Размышляя об этом, доехал до управления и пошёл к себе. Только вошёл в кабинет, как затрещал телефон. Они что, специально рассчитывают момент, когда я войду? Поднял трубку и услышал напряжённый голос Мартынова.
— Ты, Стасов? Бегом ко мне!
С удивлением посмотрев на трубку, я пожал плечами и побрёл к командиру. На кой я ему понадобился "со сранья пораньше"?
Встретил меня Мартынов… странно как-то. По-иному не могу сказать. Предложил садиться и уставился на меня с непонятной мне жалостью. Я уже начал нервничать, вспоминая все свои реальные и выдуманные грехи, когда он заговорил.
— Тебе говорили, что ты доп…ся? Говорили. Вот и случился великий день, когда твой язык привёл тебя в интересное положение. Либо ты утонешь, либо… — он замолчал и задумчиво уставился на свой сейф. Приняв какое-то решение, Мартынов подошёл к сейфу, налил себе коньяка, выпил и снова убрав всё в сейф, вернулся за стол.

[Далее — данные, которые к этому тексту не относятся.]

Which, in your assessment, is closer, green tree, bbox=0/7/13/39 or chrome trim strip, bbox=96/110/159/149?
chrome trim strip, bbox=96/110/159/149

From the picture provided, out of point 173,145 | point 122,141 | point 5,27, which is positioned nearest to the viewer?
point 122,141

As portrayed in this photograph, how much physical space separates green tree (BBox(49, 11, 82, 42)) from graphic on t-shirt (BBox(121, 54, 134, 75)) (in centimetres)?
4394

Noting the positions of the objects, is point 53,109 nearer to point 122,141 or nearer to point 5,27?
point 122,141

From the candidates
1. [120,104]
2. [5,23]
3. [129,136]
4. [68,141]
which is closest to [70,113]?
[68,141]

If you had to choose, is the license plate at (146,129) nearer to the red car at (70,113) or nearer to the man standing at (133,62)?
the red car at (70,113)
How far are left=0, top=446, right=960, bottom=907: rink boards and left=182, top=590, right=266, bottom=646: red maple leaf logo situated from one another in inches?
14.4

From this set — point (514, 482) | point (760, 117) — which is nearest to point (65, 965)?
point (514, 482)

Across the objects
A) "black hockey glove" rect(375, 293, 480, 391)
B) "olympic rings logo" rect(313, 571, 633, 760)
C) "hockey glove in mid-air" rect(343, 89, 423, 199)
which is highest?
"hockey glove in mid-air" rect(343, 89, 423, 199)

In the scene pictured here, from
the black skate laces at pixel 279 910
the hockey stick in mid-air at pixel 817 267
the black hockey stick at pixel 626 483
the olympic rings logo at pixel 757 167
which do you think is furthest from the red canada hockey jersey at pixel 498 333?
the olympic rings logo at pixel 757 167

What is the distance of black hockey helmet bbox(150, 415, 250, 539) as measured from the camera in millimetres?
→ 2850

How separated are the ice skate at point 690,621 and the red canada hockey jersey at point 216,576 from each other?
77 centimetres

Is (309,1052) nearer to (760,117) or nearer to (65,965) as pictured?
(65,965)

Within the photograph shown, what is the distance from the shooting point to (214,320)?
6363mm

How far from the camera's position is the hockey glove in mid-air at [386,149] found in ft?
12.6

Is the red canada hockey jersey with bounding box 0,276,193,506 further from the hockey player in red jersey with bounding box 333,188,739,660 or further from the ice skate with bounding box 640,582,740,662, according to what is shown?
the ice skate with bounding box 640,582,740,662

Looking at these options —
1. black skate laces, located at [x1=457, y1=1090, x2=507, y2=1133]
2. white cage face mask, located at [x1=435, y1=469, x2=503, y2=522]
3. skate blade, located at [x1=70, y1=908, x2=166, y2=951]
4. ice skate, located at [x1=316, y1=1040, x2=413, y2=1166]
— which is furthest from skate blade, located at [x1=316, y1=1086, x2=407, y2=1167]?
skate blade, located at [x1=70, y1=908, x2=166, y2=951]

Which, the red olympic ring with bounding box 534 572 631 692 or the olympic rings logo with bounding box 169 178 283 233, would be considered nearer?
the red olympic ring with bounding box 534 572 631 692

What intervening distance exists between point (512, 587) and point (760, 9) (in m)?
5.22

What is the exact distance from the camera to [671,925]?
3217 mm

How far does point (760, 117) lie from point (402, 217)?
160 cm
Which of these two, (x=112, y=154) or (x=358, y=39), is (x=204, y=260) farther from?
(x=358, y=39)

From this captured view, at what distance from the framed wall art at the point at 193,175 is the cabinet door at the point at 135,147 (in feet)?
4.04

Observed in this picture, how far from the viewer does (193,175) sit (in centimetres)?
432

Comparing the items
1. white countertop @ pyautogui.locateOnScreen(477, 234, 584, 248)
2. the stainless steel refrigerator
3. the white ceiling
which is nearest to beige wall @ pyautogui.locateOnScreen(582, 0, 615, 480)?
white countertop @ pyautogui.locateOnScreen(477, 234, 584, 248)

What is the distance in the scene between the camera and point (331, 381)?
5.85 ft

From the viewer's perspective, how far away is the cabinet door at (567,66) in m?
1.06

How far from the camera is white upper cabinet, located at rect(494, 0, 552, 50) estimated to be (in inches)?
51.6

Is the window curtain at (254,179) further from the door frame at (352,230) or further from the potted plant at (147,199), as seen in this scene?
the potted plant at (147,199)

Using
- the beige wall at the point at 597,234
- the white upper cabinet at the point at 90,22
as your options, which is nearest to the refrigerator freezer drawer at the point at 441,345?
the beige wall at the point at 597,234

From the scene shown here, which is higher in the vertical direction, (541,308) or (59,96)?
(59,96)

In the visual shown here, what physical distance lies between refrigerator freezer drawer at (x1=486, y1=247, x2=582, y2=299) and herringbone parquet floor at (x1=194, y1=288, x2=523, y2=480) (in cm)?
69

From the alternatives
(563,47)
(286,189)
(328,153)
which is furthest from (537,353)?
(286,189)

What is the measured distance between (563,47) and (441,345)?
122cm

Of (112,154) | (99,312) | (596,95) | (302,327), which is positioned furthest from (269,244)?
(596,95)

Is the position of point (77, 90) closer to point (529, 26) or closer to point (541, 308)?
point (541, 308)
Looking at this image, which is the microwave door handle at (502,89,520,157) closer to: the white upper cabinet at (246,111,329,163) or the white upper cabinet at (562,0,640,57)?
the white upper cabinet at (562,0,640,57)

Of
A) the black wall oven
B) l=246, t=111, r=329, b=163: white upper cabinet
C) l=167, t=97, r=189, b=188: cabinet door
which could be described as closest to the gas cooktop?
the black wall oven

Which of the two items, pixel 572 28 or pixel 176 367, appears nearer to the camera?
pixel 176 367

— Товарищ старший майор! Да что случилось-то? — я всерьёз занервничал.
— Ничего не случилось, Андрей, ничего. Вчера, Лаврентий Павлович сообщил товарищу Сталину, что сотрудник НКВД Стасов, являющийся пришельцев из будущего, рассуждал на тему излишней доброты товарища Сталина к врагам государства. Особенно в национальных вопросах и структуре Партии.
П…ц! Я сидел и думал. Сейчас меня грохнут или попозже? Или ограничатся водворением в камеру, без права выхода?
— Рассуждал, Андрей? — Мартынов смотрел на меня понимающим взглядом.
— Так когда это было, товарищ старший майор?!
— Когда бы ни было! Главное то, что это было!!! — Мартынов хлопнул по столу, жёстко взглянув мне в глаза. — Сам был должен понимать, о чём говорить а о чём…
— Александр Николаевич! Я же правду говорил! А зачем товарищ Берия рассказал об этом?
— Правду, правду, — проворчал Мартынов. — Пойми, Андрей. Что люди уровня Лаврентия Павловича, в таких делах, НИЧЕГО не делают просто так. Если он сообщил о твоих рассуждениях именно сейчас, значит ТАК НУЖНО! Короче так, товарищ старший лейтенант. К семнадцати ноль-ноль, подготовьте рапорт на имя наркома НКВД товарища Берии. В рапорте, вы должны отразить всё, что вы считаете "излишней гуманностью товарища Сталина". Помимо этого, вы должны отразить ваше виденье решения этих же вопросов, желательно с обоснованием ваших гипотетических действий. Вам всё ясно, товарищ старший лейтенант? Выполняйте!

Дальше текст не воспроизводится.